Rizzo also emphasizes his experience. “The thing that sets me apart is my institutional knowledge of the general assembly,” he says. “It’s a very complex body. It’s a real maze down there for a newcomer. It took me three years in the house before I even knew my way around.”

The time he served in prison will not affect his chances of winning, he says.

“It was a mistake,” he says. “I’ll readily admit it. And I think seven reelections say that it’s not an issue.”

Rizzo entered politics at age seventeen when he joined picketers to save a fire station in his family’s northeast neighborhood. From there, he went on to study marketing and work at various car dealerships. He was first elected to the House in 1985.

Dice, who previously worked in the food-service industry selling giant jars of Hellmann’s mayonnaise and Skippy peanut butter to restaurant owners, now owns a small fabric-importing business and lives with her Scottish terrier. A friendly, outgoing woman, Dice travels a lot and has climbed Mt. Kilimanjaro. She got her start in politics marching in a 1989 prochoice rally in Washington, D.C. She worked with the National Abortion Rights Action League during Bill Clinton’s 1992 presidential campaign, then volunteered in Alan Wheat’s unsuccessful 1994 U.S. Senate campaign and the successful gubernatorial campaigns of Mel Carnahan and Bob Holden.
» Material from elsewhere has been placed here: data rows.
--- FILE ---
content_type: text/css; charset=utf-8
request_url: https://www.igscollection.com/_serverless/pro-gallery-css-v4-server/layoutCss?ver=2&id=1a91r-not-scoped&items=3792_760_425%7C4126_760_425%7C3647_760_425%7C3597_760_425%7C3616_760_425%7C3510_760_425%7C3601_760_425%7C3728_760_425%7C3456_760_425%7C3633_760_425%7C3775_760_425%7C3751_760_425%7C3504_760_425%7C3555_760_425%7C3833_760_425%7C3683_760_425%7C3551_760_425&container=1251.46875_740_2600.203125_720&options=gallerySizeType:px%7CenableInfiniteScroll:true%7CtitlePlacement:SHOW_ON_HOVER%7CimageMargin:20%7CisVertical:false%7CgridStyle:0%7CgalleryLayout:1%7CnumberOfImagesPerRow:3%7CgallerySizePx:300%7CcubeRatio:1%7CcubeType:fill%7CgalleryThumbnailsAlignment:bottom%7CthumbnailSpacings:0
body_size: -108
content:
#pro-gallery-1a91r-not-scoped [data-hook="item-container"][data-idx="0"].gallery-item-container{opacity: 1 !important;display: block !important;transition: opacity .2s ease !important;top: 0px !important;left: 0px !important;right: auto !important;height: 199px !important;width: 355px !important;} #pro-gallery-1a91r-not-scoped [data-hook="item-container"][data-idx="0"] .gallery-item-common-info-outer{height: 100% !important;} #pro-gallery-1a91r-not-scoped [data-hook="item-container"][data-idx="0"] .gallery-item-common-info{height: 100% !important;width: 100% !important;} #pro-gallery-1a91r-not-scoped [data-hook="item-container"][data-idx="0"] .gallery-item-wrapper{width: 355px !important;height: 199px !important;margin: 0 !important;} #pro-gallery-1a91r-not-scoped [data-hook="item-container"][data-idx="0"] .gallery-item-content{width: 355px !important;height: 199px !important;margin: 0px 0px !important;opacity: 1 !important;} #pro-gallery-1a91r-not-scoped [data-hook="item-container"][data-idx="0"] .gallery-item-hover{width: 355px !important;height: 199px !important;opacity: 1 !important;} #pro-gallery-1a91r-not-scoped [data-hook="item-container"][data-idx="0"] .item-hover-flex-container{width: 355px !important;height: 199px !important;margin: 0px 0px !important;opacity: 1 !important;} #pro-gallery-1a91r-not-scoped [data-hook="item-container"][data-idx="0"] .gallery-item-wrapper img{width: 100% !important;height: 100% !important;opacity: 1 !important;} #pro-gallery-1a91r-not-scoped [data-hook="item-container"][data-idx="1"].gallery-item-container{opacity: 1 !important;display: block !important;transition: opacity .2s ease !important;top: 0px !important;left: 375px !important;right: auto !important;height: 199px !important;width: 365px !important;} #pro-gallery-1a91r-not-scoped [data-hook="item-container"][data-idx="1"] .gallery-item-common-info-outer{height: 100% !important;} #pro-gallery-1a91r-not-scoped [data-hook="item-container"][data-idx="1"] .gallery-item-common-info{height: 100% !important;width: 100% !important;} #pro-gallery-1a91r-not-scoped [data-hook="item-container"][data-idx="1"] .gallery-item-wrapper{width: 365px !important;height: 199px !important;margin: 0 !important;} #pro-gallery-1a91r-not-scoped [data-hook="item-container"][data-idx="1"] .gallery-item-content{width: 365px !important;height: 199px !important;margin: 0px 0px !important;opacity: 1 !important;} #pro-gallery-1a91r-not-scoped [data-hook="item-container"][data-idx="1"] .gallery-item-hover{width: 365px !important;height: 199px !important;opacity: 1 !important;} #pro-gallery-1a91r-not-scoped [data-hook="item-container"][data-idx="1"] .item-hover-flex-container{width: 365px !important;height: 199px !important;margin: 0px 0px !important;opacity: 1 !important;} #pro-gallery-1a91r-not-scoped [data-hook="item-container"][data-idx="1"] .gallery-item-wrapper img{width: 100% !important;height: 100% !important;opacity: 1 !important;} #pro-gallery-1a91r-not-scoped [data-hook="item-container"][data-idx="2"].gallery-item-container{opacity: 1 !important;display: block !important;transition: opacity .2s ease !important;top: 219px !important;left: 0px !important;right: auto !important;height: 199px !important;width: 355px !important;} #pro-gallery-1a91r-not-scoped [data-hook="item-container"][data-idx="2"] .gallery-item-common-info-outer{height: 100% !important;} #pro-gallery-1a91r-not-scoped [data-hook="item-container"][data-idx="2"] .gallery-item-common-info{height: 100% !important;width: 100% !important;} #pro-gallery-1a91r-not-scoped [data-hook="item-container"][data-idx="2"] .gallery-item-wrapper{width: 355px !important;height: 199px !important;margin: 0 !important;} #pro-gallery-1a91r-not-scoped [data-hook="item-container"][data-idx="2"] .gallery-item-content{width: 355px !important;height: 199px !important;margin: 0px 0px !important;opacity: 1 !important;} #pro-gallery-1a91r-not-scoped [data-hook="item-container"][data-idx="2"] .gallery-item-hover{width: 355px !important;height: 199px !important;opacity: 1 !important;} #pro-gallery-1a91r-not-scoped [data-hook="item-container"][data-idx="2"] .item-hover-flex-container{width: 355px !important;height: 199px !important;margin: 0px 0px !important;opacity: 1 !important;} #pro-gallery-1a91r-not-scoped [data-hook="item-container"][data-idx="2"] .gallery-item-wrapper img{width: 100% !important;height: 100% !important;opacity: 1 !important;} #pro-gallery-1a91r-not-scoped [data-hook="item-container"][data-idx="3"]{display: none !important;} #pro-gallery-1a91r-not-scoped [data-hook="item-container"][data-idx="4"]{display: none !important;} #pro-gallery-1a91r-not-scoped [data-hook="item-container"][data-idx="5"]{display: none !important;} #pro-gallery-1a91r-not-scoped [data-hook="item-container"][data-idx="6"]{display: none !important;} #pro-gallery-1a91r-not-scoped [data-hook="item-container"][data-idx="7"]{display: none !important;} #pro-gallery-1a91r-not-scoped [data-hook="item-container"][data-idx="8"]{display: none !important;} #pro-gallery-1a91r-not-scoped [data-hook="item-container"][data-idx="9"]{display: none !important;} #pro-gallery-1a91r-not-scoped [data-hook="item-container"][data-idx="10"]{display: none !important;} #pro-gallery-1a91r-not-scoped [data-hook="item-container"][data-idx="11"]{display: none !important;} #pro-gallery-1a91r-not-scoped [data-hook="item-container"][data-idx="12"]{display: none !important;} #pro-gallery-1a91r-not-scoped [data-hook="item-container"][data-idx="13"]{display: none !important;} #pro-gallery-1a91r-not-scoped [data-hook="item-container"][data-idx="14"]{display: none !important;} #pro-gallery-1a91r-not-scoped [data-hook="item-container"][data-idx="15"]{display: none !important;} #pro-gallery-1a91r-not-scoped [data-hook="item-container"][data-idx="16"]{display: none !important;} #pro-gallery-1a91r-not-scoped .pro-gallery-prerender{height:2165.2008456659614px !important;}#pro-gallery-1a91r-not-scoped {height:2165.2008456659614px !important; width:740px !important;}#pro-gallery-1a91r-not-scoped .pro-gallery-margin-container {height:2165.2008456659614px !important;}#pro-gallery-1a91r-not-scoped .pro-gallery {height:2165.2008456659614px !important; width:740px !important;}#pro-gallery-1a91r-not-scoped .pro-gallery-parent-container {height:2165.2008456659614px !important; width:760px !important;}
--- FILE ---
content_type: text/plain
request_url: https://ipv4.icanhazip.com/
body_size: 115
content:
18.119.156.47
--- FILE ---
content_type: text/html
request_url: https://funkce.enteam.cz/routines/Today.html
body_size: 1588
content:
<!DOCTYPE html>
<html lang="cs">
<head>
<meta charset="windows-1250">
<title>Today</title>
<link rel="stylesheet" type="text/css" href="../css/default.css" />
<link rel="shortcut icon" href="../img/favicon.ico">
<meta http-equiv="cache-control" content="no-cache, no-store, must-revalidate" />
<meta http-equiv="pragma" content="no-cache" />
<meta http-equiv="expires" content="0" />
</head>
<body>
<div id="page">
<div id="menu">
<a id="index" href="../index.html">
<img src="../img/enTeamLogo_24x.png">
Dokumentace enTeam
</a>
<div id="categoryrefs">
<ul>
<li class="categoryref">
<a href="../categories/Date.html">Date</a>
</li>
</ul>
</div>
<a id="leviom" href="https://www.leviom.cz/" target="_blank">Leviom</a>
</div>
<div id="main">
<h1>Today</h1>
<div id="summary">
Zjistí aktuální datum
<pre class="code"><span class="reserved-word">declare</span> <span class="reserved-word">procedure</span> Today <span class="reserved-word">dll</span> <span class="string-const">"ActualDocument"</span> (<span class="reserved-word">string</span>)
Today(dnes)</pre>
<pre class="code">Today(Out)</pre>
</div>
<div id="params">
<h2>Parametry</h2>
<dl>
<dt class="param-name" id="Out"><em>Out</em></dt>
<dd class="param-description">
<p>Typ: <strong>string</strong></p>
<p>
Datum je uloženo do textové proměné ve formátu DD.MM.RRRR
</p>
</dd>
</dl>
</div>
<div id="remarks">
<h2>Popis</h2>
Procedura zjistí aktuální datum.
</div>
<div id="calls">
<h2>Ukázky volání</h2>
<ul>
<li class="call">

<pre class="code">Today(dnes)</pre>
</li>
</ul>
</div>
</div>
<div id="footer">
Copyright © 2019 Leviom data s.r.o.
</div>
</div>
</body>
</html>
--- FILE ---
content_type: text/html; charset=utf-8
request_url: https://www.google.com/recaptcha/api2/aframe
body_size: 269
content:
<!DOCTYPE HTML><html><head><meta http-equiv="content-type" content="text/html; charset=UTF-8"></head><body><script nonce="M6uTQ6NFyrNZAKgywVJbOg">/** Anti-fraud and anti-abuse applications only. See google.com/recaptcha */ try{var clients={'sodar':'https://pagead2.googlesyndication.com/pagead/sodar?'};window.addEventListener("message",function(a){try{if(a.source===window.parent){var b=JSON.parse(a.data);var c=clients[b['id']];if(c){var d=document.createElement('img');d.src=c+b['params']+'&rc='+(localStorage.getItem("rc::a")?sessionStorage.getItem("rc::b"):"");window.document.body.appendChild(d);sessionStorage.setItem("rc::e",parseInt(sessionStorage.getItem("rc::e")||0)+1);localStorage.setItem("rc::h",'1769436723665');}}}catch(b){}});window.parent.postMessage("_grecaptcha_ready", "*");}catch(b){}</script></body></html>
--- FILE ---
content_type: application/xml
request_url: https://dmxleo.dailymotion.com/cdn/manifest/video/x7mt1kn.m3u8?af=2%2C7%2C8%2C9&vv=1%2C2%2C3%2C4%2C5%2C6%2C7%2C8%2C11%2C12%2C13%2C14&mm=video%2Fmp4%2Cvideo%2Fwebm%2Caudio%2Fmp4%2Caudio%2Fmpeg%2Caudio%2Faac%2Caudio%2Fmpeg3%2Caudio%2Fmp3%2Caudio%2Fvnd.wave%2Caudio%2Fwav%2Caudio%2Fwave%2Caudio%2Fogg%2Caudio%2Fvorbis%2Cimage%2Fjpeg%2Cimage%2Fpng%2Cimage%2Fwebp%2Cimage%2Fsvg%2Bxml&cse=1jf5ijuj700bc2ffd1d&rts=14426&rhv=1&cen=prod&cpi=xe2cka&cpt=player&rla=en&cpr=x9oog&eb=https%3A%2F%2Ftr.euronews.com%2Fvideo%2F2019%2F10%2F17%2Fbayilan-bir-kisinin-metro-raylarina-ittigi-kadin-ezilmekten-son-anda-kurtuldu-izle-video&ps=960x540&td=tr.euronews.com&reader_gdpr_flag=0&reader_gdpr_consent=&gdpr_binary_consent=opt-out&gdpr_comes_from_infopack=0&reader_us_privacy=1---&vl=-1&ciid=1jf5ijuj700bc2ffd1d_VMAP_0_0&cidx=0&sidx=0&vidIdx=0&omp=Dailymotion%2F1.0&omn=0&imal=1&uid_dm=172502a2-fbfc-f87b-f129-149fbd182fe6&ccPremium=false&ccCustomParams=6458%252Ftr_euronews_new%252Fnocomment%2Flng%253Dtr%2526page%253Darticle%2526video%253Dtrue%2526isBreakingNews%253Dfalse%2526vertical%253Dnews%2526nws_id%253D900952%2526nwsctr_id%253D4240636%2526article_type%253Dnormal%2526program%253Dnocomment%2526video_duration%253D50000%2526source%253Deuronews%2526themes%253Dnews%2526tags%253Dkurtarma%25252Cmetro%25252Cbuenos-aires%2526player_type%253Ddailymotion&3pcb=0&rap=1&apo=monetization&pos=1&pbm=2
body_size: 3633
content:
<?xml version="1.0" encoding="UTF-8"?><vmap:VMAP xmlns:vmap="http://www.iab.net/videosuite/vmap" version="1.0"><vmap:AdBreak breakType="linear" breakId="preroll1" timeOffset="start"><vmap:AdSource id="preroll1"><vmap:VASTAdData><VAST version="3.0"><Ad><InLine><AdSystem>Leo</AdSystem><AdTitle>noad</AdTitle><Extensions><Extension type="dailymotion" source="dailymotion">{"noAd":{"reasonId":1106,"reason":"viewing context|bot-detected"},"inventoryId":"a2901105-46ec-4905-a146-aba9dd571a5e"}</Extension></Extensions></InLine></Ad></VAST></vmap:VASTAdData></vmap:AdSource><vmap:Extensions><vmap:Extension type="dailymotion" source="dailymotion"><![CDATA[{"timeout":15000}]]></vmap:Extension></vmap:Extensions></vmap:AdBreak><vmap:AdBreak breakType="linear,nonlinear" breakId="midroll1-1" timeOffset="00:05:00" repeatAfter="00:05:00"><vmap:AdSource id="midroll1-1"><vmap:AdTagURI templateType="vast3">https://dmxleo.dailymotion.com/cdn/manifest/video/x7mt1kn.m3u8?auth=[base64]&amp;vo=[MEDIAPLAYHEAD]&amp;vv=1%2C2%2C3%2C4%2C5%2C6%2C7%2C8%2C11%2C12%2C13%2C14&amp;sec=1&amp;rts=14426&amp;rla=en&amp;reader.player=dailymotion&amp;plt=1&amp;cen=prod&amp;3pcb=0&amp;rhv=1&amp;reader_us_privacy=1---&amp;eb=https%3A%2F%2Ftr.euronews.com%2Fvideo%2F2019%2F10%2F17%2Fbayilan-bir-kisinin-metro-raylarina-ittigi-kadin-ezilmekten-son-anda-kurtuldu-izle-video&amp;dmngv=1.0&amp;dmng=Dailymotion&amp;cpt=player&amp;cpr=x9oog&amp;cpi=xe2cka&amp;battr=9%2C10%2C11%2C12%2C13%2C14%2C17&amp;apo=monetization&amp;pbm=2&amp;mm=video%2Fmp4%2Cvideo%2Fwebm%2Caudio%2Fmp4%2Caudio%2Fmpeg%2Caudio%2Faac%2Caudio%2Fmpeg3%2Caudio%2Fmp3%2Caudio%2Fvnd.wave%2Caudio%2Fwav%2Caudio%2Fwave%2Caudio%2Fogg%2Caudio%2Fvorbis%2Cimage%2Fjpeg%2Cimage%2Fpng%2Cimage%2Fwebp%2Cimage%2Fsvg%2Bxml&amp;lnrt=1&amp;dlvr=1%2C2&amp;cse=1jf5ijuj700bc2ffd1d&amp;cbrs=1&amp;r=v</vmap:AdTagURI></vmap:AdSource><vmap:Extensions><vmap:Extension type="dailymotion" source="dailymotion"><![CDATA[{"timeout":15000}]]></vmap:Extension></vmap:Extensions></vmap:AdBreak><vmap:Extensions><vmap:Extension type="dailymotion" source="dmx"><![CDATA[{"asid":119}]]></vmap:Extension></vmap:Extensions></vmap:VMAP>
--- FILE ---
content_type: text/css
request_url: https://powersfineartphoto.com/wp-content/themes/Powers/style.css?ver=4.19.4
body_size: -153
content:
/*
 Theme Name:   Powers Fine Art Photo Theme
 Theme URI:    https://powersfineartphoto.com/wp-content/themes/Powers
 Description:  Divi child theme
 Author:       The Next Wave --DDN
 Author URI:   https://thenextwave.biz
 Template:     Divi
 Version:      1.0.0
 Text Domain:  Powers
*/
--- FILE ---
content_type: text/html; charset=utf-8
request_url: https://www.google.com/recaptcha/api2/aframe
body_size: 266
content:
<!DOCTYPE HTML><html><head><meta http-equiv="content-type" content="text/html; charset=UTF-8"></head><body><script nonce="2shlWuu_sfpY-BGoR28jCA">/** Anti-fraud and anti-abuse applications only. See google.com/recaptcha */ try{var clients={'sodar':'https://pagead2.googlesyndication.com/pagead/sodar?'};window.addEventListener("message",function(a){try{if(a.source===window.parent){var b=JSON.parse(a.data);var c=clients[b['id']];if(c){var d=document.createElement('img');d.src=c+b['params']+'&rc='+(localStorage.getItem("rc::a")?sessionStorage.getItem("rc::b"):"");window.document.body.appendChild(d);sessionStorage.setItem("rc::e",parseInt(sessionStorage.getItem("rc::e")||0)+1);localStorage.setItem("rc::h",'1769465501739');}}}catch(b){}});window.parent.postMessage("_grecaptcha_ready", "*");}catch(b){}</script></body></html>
As for the issues, Wheeler, Dice and Rizzo agree on many things.

Wheeler is an outspoken prochoice and family-planning advocate and says his priorities are health care, highways and education. Dice often visits family in Denmark and says she has been inspired by the country’s “social safety net,” liberal healthcare and family-friendly policies she’d like to see in Missouri. “I like to say I’m the social-justice candidate,” Dice says.

Rizzo can point to his House career to define his political views. He has supported historic-preservation tax credits, neighborhood revitalization, affordable housing, and tougher criminal penalties. He has tried to repeal an old antisodomy law and opposes the death penalty. He has been endorsed by Missourians for Life in the past but now does not support further restrictions on abortion and has voted for family-planning funding.

In the last legislative session, he carried Mayor Kay Barnes’ request for money to revitalize downtown Kansas City.

Marilyn Shapiro, president of the CCP, says Rizzo’s experience and commitment to Kansas City gave him the edge over Wheeler — the group’s first choice all those years ago — for the CCP’s endorsement.

“We were looking at city issues and strength in being able to handle issues related to Kansas City. [Rizzo] had that strength,” Shapiro says.

Wheeler insists his legacy means more.

“When I was county judge, I sat in the same seat as Harry Truman over in the Independence Courthouse, because they never changed the seats,” Wheeler remembers. “I could say I was following in his footsteps.”